German diplomats have generally regarded it as self-defeating to become embroiled in Poland’s rhetoric. But they broke that rule after a recent scandal over the fast-tracking of Schengen visas in return for cash.
From the outset the PiS campaign has been built around two interrelated themes – the supposed threat of immigration and the idea that Tusk’s election would represent a triumph for Berlin.
So when, mid-campaign, the visa scandal emerged from within the Polish foreign ministry, it was highly embarrassing. It suggested that officials in consulates around the world had been running an illegal system through which people in Africa and Asia paid large sums of money to obtain a Schengen visa, which would then enable them to also travel to other countries in the visa-free zone. A system, in other words, that was in stark contrast to the hardline anti-migrant rhetoric touted by the PiS.
The fallout of the scandal was significant. Piotr Wawrzyk, the deputy foreign minister, lost his job. Seven officials have been charged with corruption. The PiS government has acknowledged that hundreds of visas were sold illegally but insists the scale was much more limited than originally claimed.
It has tried to change the subject but questions continue to be raised. Ylva Johansson, the EU’s home affairs commissioner, has demanded “clarifications” over what happened. And in Nuremberg, Scholz accused the Poles of hyping anti-migrant rhetoric while throwing open the doors to migrants through Polish consulates.
It should be the case, he said, that “everyone who comes to Poland is registered there and undergoes the asylum procedure there, instead of visas that were somehow granted for money, deepening the problem”.
The German response immediately provoked Mateusz Morawiecki, the Polish prime minister, and Zbigniew Rau, the foreign minister, to warn Scholz to stop interfering in Poland’s elections.
The PiS responded with an avalanche of criticism for Tusk. Zbigniew Ziobro, Poland’s justice minister, said last week: “Unfortunately, Donald Tusk has always pursued German interests, not Polish ones, which is why the Germans are so involved in the Polish elections and why they so basely accuse us of the problems they themselves created; namely, they invited millions of refugees to Europe without asking anyone, and now they brazenly … [say] this is our fault.”

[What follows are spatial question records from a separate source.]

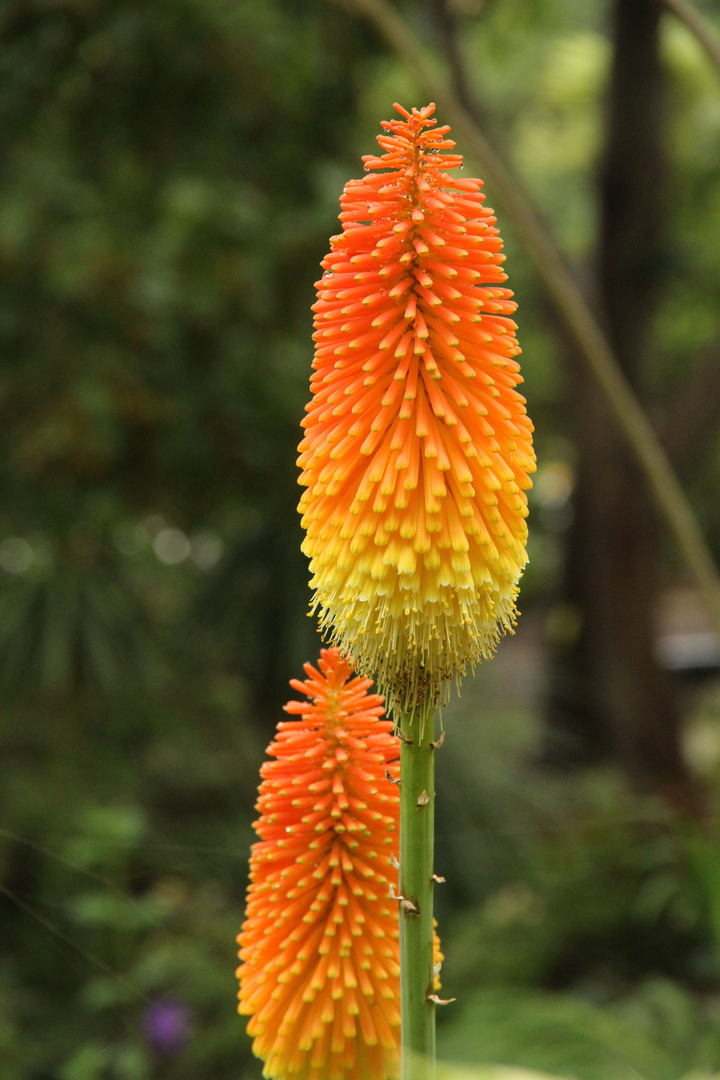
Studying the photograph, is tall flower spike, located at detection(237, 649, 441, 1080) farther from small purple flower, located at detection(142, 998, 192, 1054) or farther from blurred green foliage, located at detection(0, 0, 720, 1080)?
blurred green foliage, located at detection(0, 0, 720, 1080)

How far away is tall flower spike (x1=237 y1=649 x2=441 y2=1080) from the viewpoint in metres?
0.67

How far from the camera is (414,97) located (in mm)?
4156

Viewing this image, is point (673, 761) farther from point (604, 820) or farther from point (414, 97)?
point (414, 97)

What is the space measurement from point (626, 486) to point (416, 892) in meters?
5.18

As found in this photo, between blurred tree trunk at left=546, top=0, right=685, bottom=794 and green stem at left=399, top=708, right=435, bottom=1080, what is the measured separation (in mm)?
4930

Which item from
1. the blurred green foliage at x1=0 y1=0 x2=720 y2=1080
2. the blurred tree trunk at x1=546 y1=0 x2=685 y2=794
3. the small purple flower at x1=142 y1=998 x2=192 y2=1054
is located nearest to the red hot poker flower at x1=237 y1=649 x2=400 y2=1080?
the small purple flower at x1=142 y1=998 x2=192 y2=1054

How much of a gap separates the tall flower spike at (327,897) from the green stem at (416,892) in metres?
0.08

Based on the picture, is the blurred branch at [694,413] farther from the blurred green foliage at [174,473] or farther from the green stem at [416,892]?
the green stem at [416,892]

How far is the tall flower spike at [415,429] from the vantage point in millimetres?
589

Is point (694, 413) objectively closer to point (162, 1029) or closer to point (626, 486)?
point (626, 486)

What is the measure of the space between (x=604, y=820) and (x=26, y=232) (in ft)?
11.4

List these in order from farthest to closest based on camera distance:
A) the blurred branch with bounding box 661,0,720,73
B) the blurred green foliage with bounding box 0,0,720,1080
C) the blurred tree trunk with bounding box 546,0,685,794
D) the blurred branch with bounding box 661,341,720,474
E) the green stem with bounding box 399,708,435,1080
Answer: the blurred tree trunk with bounding box 546,0,685,794, the blurred branch with bounding box 661,341,720,474, the blurred green foliage with bounding box 0,0,720,1080, the blurred branch with bounding box 661,0,720,73, the green stem with bounding box 399,708,435,1080

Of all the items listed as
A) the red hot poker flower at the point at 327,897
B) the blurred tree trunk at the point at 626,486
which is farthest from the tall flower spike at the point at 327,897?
the blurred tree trunk at the point at 626,486

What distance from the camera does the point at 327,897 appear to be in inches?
26.8
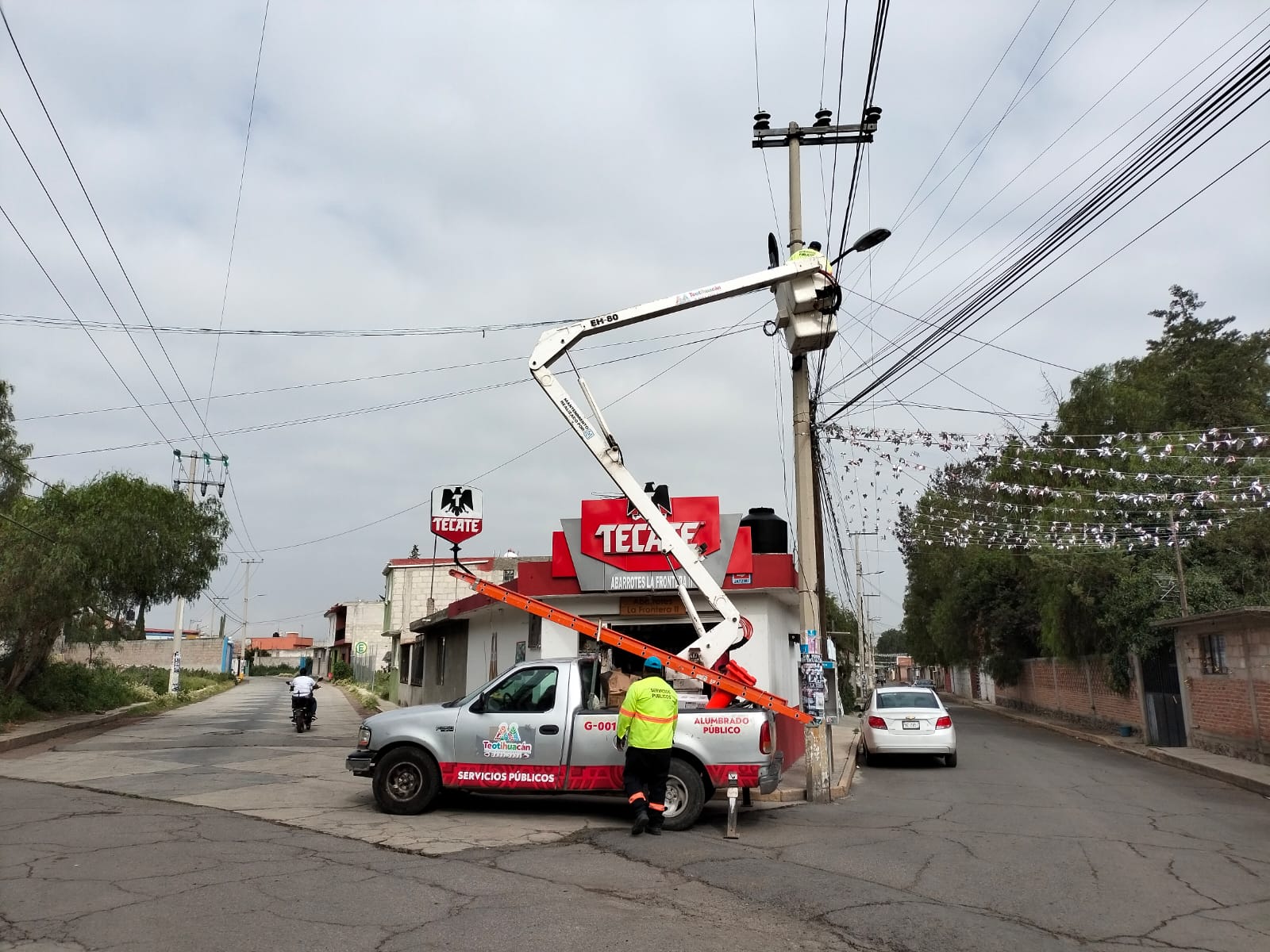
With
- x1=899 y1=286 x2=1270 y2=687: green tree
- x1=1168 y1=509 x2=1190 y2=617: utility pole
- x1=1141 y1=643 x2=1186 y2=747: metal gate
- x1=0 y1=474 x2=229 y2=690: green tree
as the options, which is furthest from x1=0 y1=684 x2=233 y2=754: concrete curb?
x1=1141 y1=643 x2=1186 y2=747: metal gate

Poland has also seized on Berlin’s support for the lifting of the ban on Ukrainian grain imports. Cem Özdemir, the German agriculture minister, was targeted for saying that the European Commission had taken the “right decision” in lifting the ban.
Radosław Fogiel, the head of the Polish parliamentary committee on foreign affairs, retorted: “The German minister, representing the country that blocked financial aid to Ukraine and sanctions against Russia [and] held back allies who wanted to transfer weapons, is the last person who should make these kinds of comments.”
Others have piled in, returning to the old charge that Angela Merkel, the former German chancellor, damaged Europe by letting in 1.5 million asylum seekers in 2015.
But Germany is less interested in the past than in the here and now. About 204,000 people requested asylum in Germany during the first eight months of 2023, 77% more than in the same period last year, not including the 1.1 million Ukrainian war refugees. Scholz is under electoral pressure to come up with answers, and is beginning to lose his patience with Warsaw. With less than a fortnight until election day, relations are likely to get worse before they get better.